We just heard about the Victory Chicken Corporation, a new start-up based in Crown Heights, Brooklyn, that wants to set up 1,000 chicken coops across the greater NYC area over the next four years. The company will outfit your backyard with the coop pictured (custom-built in Brooklyn), three hens, two months of supplies and a quick training in about one and a half hours for $785. (Hey, it’ll pay for itself in time, after a whole lotta eggs!) You can read more about the company at its website or check out this Edible Manhattan article.


What's Your Take? Leave a Comment

  1. I predict now that this will catch on, I also predict that in less than 1 year we will start to hear about all the problems various neighbors are having with their neglectful, inconsiderate or otherwise selfish chicken raising neighbors. There is a reason why our ancestors stopped raising chickens inside towns and cities – it wasnt simply because they liked factory farms or they were dumb.

  2. victory chicken, you’er in my nabe- welcome1 🙂

    Would love to do this but we feed feral cats in the backyard- it’s a disaster waiting to happen.
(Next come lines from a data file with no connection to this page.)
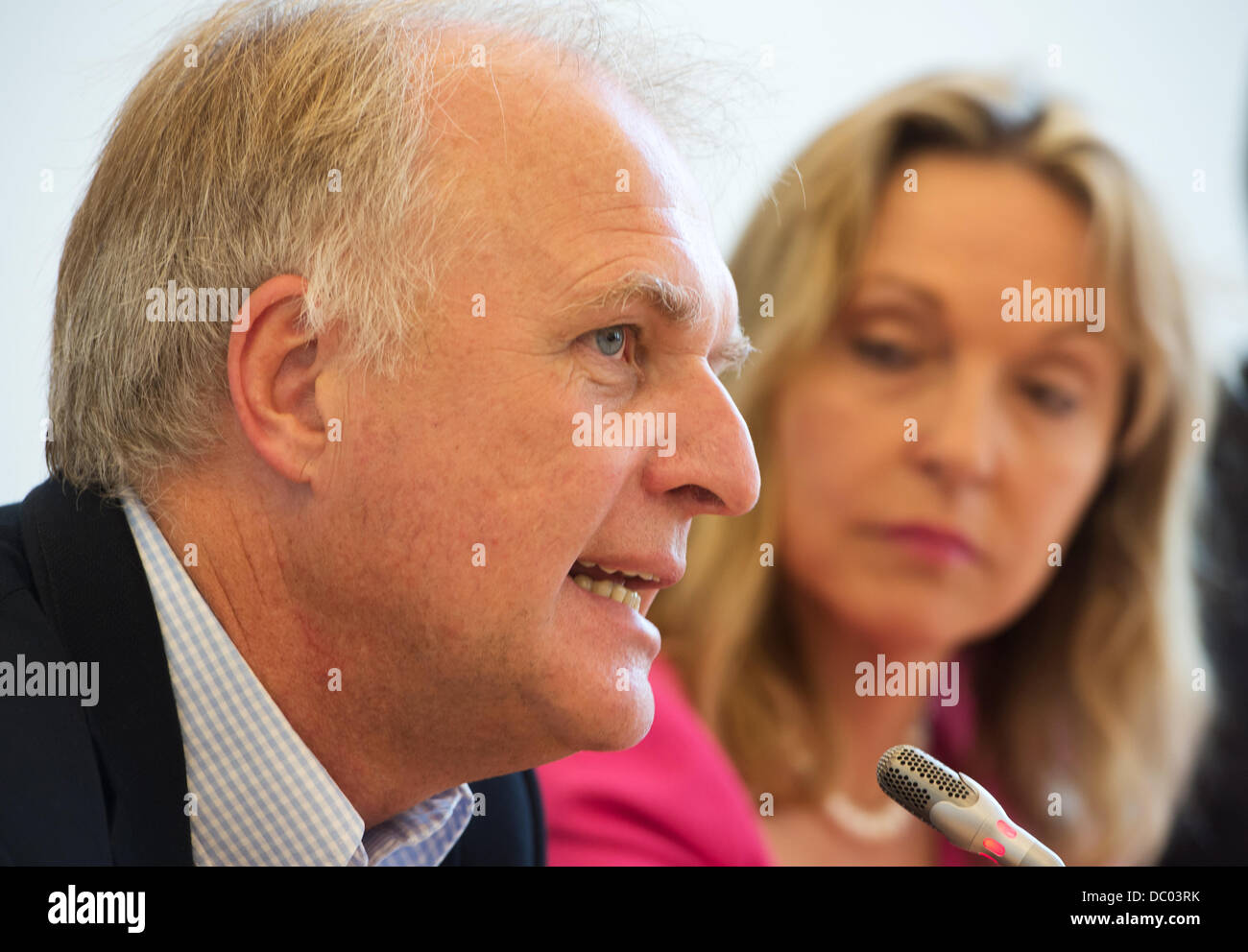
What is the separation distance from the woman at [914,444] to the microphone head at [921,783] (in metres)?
0.89

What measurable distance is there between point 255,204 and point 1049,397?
4.28 feet

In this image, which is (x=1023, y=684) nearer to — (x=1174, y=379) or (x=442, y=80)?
(x=1174, y=379)

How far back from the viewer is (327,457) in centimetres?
85

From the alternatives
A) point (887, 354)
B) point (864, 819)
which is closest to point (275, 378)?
point (887, 354)

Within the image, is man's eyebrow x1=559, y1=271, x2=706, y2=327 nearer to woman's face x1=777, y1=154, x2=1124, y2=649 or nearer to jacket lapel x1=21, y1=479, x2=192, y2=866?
jacket lapel x1=21, y1=479, x2=192, y2=866

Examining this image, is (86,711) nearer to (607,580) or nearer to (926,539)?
(607,580)

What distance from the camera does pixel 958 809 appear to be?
76 centimetres

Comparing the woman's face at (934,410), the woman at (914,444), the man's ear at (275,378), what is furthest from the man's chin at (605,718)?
the woman's face at (934,410)

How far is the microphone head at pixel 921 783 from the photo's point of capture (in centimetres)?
77

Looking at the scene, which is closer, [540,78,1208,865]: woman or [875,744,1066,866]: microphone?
[875,744,1066,866]: microphone

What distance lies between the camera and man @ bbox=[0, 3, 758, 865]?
2.78 feet

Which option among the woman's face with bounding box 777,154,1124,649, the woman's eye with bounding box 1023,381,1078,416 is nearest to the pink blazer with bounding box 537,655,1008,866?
the woman's face with bounding box 777,154,1124,649

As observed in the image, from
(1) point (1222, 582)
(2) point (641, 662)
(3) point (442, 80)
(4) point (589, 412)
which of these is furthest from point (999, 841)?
(1) point (1222, 582)
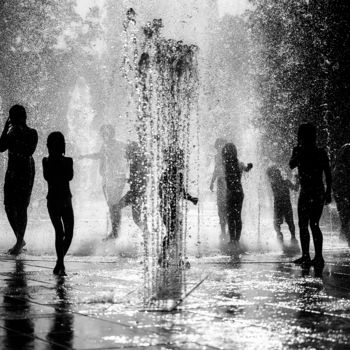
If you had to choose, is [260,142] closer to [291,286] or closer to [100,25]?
[100,25]

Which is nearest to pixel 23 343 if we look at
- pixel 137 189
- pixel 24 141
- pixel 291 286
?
pixel 291 286

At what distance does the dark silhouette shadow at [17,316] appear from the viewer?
4457 millimetres

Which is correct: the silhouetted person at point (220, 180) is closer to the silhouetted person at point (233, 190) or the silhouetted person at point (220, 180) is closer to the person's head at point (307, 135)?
the silhouetted person at point (233, 190)

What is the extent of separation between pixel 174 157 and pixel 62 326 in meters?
5.87

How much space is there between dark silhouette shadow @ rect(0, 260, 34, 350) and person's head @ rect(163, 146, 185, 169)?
3.14 m

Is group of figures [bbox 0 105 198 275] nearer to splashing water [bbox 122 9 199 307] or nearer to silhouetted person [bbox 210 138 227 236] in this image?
splashing water [bbox 122 9 199 307]

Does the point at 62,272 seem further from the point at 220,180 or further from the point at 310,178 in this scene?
the point at 220,180

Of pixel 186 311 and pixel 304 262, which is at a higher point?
pixel 304 262

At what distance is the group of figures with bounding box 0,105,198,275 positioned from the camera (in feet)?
29.6

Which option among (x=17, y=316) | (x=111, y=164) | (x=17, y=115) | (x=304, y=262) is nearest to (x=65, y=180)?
(x=17, y=115)

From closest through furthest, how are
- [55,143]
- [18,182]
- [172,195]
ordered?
[55,143] → [172,195] → [18,182]

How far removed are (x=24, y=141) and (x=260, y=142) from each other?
29.9 m

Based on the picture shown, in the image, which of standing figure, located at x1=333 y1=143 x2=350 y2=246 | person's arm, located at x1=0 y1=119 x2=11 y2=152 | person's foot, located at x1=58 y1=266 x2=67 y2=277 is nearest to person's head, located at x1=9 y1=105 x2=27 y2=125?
person's arm, located at x1=0 y1=119 x2=11 y2=152

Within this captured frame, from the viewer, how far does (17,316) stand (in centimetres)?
542
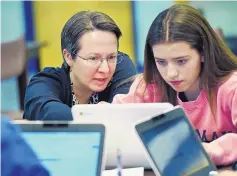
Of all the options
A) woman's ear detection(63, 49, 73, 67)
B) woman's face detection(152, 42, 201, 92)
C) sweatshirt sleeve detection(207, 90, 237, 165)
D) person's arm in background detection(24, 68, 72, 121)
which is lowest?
sweatshirt sleeve detection(207, 90, 237, 165)

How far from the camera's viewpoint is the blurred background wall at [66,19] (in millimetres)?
4309

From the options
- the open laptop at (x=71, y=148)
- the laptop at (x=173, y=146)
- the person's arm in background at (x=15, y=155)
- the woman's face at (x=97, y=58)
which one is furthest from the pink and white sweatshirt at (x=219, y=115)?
the person's arm in background at (x=15, y=155)

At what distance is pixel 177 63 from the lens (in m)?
1.47

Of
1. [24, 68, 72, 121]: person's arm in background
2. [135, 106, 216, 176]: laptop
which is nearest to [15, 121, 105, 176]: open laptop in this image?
[135, 106, 216, 176]: laptop

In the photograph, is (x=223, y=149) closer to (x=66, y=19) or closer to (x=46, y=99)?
(x=46, y=99)

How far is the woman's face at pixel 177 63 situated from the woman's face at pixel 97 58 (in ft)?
0.81

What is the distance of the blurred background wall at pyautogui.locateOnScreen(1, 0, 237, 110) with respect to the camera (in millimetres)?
4309

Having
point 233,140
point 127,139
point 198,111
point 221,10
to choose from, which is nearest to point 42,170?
point 127,139

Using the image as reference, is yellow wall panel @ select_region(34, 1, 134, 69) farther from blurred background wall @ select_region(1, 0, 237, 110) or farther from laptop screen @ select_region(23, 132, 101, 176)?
laptop screen @ select_region(23, 132, 101, 176)

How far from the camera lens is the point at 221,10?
4.29 meters

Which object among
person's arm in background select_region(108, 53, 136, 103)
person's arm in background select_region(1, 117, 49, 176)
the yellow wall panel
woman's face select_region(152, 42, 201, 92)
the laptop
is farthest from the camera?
the yellow wall panel

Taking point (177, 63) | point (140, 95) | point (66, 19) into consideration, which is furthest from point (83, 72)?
point (66, 19)

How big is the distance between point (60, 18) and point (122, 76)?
9.33ft

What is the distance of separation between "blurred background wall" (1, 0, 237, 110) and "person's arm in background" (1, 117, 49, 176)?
358 cm
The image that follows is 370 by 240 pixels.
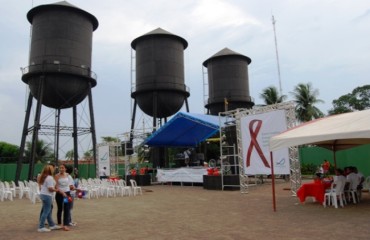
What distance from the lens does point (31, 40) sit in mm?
24531

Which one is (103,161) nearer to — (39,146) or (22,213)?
(22,213)

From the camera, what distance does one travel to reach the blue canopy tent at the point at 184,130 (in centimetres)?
2105

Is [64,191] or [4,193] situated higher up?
[64,191]

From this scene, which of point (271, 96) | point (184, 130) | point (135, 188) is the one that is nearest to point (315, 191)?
point (135, 188)

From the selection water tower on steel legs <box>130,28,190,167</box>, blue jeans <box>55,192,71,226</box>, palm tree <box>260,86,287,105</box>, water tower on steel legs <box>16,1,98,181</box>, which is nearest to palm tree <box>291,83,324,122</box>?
palm tree <box>260,86,287,105</box>

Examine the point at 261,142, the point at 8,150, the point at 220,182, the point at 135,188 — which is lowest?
the point at 135,188

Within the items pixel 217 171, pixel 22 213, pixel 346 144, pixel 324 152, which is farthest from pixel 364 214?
pixel 324 152

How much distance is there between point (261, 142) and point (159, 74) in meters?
15.2

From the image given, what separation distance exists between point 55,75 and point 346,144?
18.3 meters

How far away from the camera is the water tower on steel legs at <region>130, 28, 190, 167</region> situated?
28703 mm

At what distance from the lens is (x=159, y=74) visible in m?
28.7

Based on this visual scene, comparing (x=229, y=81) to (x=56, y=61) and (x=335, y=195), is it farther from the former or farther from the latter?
(x=335, y=195)

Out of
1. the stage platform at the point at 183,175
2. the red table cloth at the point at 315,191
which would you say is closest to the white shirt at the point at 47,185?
the red table cloth at the point at 315,191

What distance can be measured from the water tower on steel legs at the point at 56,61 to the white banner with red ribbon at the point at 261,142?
13.1m
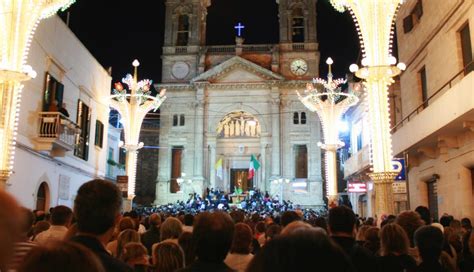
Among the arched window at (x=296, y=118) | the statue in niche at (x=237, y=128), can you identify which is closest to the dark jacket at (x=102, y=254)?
the arched window at (x=296, y=118)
If my experience with cats and gerbils is any indication.

  3. Yeah except not easier than raising a cat for example – and look how many of those end up in the shelter.
    Sorry but you still have to go outside in the winter and make sure there is water (i.e. not frozen water) and feed them and possibly get a heat lamp if it gets too cold, and you have to clean the coop, someone has to care for them if you go on vacation, etc, etc…..
    you can sell your nonsense all you want, but in the end the vast majority of people no matter there adherence to ‘local food’ are not going to be able to effectively raise chickens for the long haul and in the end they will be throwing out there money and (if history is any example) making life more difficult for their neighbors and everyone else.

  4. Great once these short sited idiots realize that keeping chickens is hard work Animal Control will have to take in Chickens too.
    At least they can do something with them after they are dropped off.

  5. Please raising a cat is much easier than raising chickens but yes – I think pet stores should be banned from selling cats and dogs – at least until such time that, people arent dumping them in street and our shelters are not forced to kill thousands every year.